## Task requirements:
Copy all of the material below, line for line.

─── Excerpted records

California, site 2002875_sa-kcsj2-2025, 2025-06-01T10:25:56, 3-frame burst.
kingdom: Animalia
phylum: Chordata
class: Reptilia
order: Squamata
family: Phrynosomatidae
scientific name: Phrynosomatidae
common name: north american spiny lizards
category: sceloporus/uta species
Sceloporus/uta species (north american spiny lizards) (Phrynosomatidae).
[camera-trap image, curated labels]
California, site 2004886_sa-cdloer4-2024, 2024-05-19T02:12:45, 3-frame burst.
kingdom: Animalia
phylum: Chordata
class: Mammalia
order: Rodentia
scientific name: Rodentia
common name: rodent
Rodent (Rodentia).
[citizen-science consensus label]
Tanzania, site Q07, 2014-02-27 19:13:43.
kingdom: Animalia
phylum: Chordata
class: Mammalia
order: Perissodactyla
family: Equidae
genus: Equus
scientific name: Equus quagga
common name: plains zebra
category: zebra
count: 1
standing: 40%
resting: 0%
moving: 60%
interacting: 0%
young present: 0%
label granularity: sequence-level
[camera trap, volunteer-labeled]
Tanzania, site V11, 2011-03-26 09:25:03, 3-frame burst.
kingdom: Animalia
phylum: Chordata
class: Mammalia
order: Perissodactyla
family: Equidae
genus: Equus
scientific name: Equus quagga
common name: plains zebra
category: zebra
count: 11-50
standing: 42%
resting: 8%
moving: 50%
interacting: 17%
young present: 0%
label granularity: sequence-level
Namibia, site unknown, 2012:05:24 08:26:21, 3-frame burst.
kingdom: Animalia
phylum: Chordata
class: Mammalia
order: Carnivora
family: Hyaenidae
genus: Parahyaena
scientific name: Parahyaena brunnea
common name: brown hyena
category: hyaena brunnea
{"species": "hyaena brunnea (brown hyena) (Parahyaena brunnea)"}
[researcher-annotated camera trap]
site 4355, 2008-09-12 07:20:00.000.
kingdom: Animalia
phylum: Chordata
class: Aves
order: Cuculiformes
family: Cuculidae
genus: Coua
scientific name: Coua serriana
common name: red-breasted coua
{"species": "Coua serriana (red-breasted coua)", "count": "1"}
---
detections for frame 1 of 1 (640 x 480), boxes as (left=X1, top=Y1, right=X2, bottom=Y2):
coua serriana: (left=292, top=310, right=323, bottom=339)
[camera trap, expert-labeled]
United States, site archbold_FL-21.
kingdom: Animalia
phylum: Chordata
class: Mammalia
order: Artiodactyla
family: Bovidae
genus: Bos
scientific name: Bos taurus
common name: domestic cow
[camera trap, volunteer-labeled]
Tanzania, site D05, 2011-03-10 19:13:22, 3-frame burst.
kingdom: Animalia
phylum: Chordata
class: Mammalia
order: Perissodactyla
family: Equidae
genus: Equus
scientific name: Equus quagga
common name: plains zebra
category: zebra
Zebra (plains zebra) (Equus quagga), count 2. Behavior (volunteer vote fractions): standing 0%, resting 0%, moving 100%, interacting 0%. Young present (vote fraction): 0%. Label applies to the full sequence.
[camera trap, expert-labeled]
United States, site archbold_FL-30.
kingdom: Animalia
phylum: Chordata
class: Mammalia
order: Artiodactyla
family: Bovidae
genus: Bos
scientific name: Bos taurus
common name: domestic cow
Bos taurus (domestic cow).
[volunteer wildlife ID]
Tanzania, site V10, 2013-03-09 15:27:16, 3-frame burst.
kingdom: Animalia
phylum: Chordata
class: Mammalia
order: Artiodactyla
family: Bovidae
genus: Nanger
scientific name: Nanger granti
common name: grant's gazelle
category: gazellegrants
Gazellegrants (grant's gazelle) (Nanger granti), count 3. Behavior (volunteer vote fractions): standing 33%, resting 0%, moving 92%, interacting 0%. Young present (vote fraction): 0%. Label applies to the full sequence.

──────

## Finished task:
California, site 2002875_sa-kcsj2-2025, 2025-06-01T10:25:56, 3-frame burst.
kingdom: Animalia
phylum: Chordata
class: Reptilia
order: Squamata
family: Phrynosomatidae
scientific name: Phrynosomatidae
common name: north american spiny lizards
category: sceloporus/uta species
Sceloporus/uta species (north american spiny lizards) (Phrynosomatidae).
[camera-trap image, curated labels]
California, site 2004886_sa-cdloer4-2024, 2024-05-19T02:12:45, 3-frame burst.
kingdom: Animalia
phylum: Chordata
class: Mammalia
order: Rodentia
scientific name: Rodentia
common name: rodent
Rodent (Rodentia).
[citizen-science consensus label]
Tanzania, site Q07, 2014-02-27 19:13:43.
kingdom: Animalia
phylum: Chordata
class: Mammalia
order: Perissodactyla
family: Equidae
genus: Equus
scientific name: Equus quagga
common name: plains zebra
category: zebra
count: 1
standing: 40%
resting: 0%
moving: 60%
interacting: 0%
young present: 0%
label granularity: sequence-level
[camera trap, volunteer-labeled]
Tanzania, site V11, 2011-03-26 09:25:03, 3-frame burst.
kingdom: Animalia
phylum: Chordata
class: Mammalia
order: Perissodactyla
family: Equidae
genus: Equus
scientific name: Equus quagga
common name: plains zebra
category: zebra
count: 11-50
standing: 42%
resting: 8%
moving: 50%
interacting: 17%
young present: 0%
label granularity: sequence-level
Namibia, site unknown, 2012:05:24 08:26:21, 3-frame burst.
kingdom: Animalia
phylum: Chordata
class: Mammalia
order: Carnivora
family: Hyaenidae
genus: Parahyaena
scientific name: Parahyaena brunnea
common name: brown hyena
category: hyaena brunnea
{"species": "hyaena brunnea (brown hyena) (Parahyaena brunnea)"}
[researcher-annotated camera trap]
site 4355, 2008-09-12 07:20:00.000.
kingdom: Animalia
phylum: Chordata
class: Aves
order: Cuculiformes
family: Cuculidae
genus: Coua
scientific name: Coua serriana
common name: red-breasted coua
{"species": "Coua serriana (red-breasted coua)", "count": "1"}
---
detections for frame 1 of 1 (640 x 480), boxes as (left=X1, top=Y1, right=X2, bottom=Y2):
coua serriana: (left=292, top=310, right=323, bottom=339)
[camera trap, expert-labeled]
United States, site archbold_FL-21.
kingdom: Animalia
phylum: Chordata
class: Mammalia
order: Artiodactyla
family: Bovidae
genus: Bos
scientific name: Bos taurus
common name: domestic cow
[camera trap, volunteer-labeled]
Tanzania, site D05, 2011-03-10 19:13:22, 3-frame burst.
kingdom: Animalia
phylum: Chordata
class: Mammalia
order: Perissodactyla
family: Equidae
genus: Equus
scientific name: Equus quagga
common name: plains zebra
category: zebra
Zebra (plains zebra) (Equus quagga), count 2. Behavior (volunteer vote fractions): standing 0%, resting 0%, moving 100%, interacting 0%. Young present (vote fraction): 0%. Label applies to the full sequence.
[camera trap, expert-labeled]
United States, site archbold_FL-30.
kingdom: Animalia
phylum: Chordata
class: Mammalia
order: Artiodactyla
family: Bovidae
genus: Bos
scientific name: Bos taurus
common name: domestic cow
Bos taurus (domestic cow).
[volunteer wildlife ID]
Tanzania, site V10, 2013-03-09 15:27:16, 3-frame burst.
kingdom: Animalia
phylum: Chordata
class: Mammalia
order: Artiodactyla
family: Bovidae
genus: Nanger
scientific name: Nanger granti
common name: grant's gazelle
category: gazellegrants
Gazellegrants (grant's gazelle) (Nanger granti), count 3. Behavior (volunteer vote fractions): standing 33%, resting 0%, moving 92%, interacting 0%. Young present (vote fraction): 0%. Label applies to the full sequence.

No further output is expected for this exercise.